Cette théorie, qui évacue un peu vite toute responsabilité humaine, est de fait avancée depuis quelques années par certains scientifiques, surtout en France ; elle n’est cependant pas validée par les Organisations internationales spécialisées, telles que le CIEM et l’OCSAN, et moins encore au regard du redressement spectaculaire des stocks qui prévaut, depuis quelques années, dans certains pays de l’Atlantique Nord , tels que le Canada, l’Islande, l’Ecosse et la Norvége, pour ne pas parler de la Russie ( Kola).

Toutes les statistiques démontrent en effet que les stocks et les captures des rivières de ces pays sont en nette augmentation depuis 3 ou 4 ans ; ce constat découle, non pas du réchauffement de la température de l’eau de mer, que d’ailleurs la fonte glaciaire doit plutôt refroidir que réchauffer, mais essentiellement de l’arrêt des pêches commerciales aux filets dérivants de part et d’autre de L’Atlantique Nord: au Groenland, en Islande, aux Féroé, Ecosse et Norvège (Trondheim) par le NASF*, piloté par l’Islandais Orri Vigfusson et au Canada par l’ASF. Le NASF est l’acteur principal de ces opérations de sauvegarde et il mérite toute notre gratitude. Seule subsiste encore en Europe la pêcherie commerciale des filets Irlandais, responsable de l’interception de plus de 200.000 saumons adultes par an, sur leur trajet de retour vers leurs rivières natales d’Irlande, du Sud Ouest UK , de France et d’Espagne. Le NASF s’est attaqué résolument au problème Irlandais et, avec l’aide de la CEE , on peut aujourd’hui raisonnablement espérer un accord de limitation drastique de ces captures commerciales illicites dans un proche avenir. Il devrait en découler un rapide rétablissement des stocks de nos rivières bretonnes, à condition toutefois que celles-ci soient en en état de le supporter et de le maintenir durablement.

Pour ce qui me concerne, je pêche le saumon à la mouche en Finistère Sud depuis 35 ans et je pratique régulièrement, depuis 25 ans, les rivières d’Ecosse, Galles, Irlande, Russie, Norvège, Islande et Canada ( Gaspésie), ce qui m’a beaucoup appris ; je milite en outre dans les rangs du NASF depuis prés de 15 ans , pour la sauvegarde de l’espèce en mer.

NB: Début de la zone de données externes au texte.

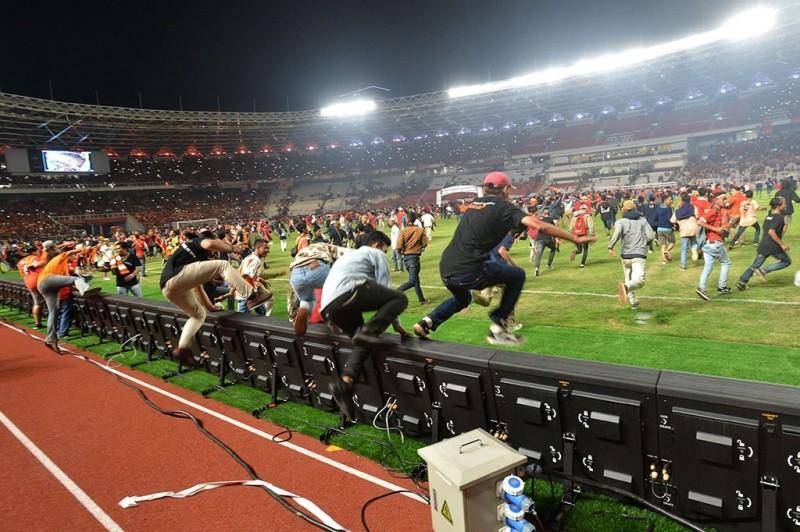 Stadion Utama Gelora Bung Karno mengalami sejumlah kerusakan usai final Piala Presiden 2018. Pengelola hari ini akan melakukan proses penghitungan kerusakan, Minggu, 18 Februari 2018. ANTARA/Muhammad Adimaja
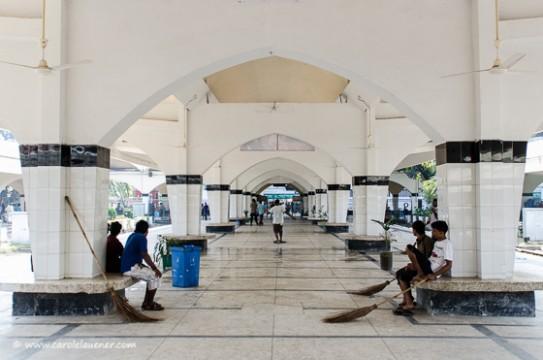 So leer sind die Perrons am Kamalapur Railway Station selten.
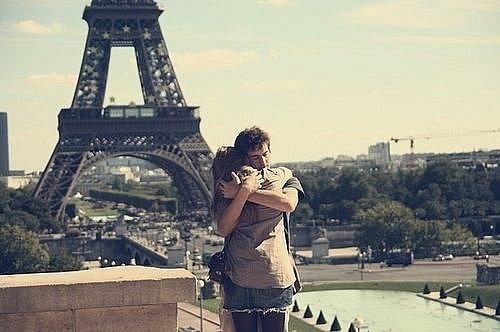 Couple-cute-france-hug-love-paris-favim.com-52756_large_large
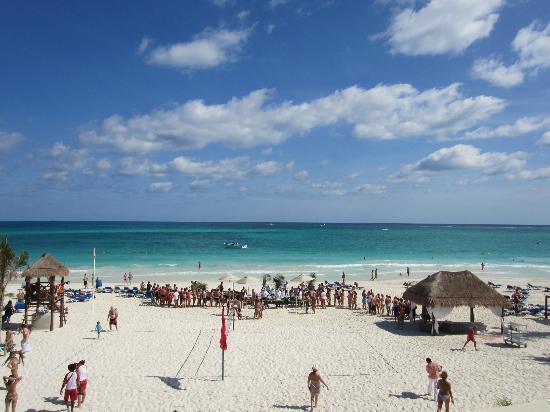 Catalonia Playa Maroma: Vistas de la playa desde la terraza snak bar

Tout récemment j’ai effectué un séjour en Islande et un autre au Québec, sur la rivière Grande Cascapédia, comme je l’avais déjà fait en 2004 . Ces séjours ont renforcé mes convictions , qui sont en contradiction avec l’hypothèse émise par M. Merceron sur les causes de la raréfaction du saumon. Je retiens, briévement :

– En Islande : les captures de saumons dans les rivières Islandaises vont de records en records depuis quelques années ; après une excellente année 2004 , presque toutes les rivières d’Islande vont pulvériser leurs records en 2005 ; cette abondance concerne surtout des petits saumons ( grilses). Certes les stocks plétoriques de certaines rivières sont boostés par des alevinages plus ou moins importants, mais la survie en mer et les retours de saumons ne semblent pas le moins du monde affectés par un quelconque réchauffement des eaux de l’Atlantique Nord.

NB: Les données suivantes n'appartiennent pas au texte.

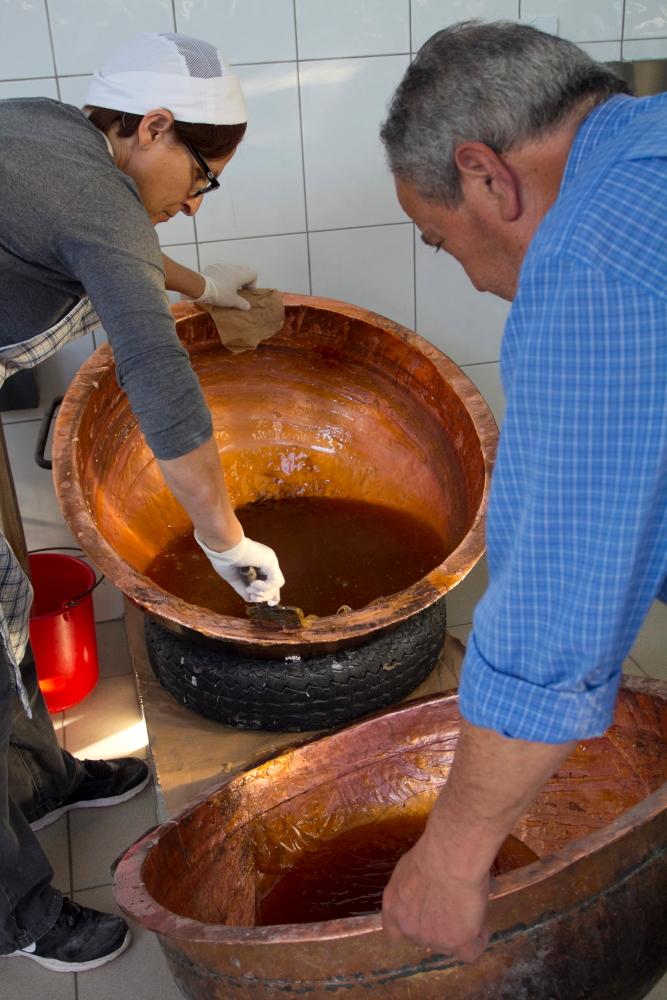 Ksenija ir Gabrielis gamina lukumą Kipre Geroskipou saldumynų krautuvėlėje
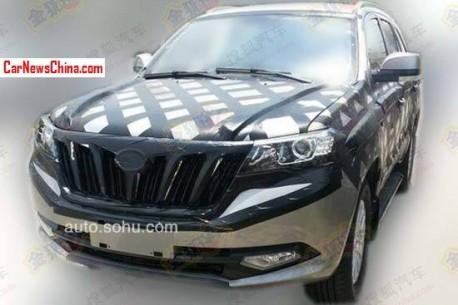 Spy Shots: Foton U201 SUV losing some camo in China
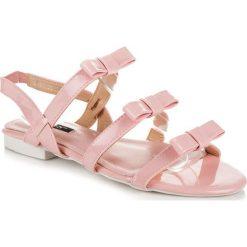 Lakierowane sandałki z kokardkami MIGNON różowe. Brązowe sandały trekkingowe damskie marki SMALL SWAN. Za 54,00 zł.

-Au Canada : il en va de même, au Québec en particulier, depuis 3-4 ans, avec cette différence majeure que les stocks de retours sont essentiellement composés de saumons MSW, ayant donc survécu et prospéré dans l’Atlantique Nord pendant deux hivers et plus.

J’ai en effet eu le privilège , ce mois d’Aout 2005 , de pêcher, pour la deuxième année consécutive, la rivière Grande Cascapédia, en Gaspésie, et d’y découvrir avec émerveillement et stupéfaction, en nombre important, des cohortes de saumons de 10 à 50 livres +, regroupés, en période d’étiage et de très basses eaux, dans les principales fosses de la rivière.Les statistiques démontrent que de nombreuses captures de grands saumons, d’un poids moyen supérieur à 20 livres, ont été réalisées en 2004 et au début de la saison 2005. Epargnés par le rachat des filets du Groenland, Labrador et Québec, il apparaît que ces stocks sont en voie de reconstitution, sans avoir à souffrir d’un quelconque réchauffement des eaux marines.

Que dire enfin de l’amélioration spectaculaire des stocks et captures de saumons des rivières d’Ecosse et de Norvège depuis quelques années, à l’opposé du déclin continu des rivières Irlandaises, Britanniques ( Sud-Ouest) et Françaises, bretonnes en particulier ?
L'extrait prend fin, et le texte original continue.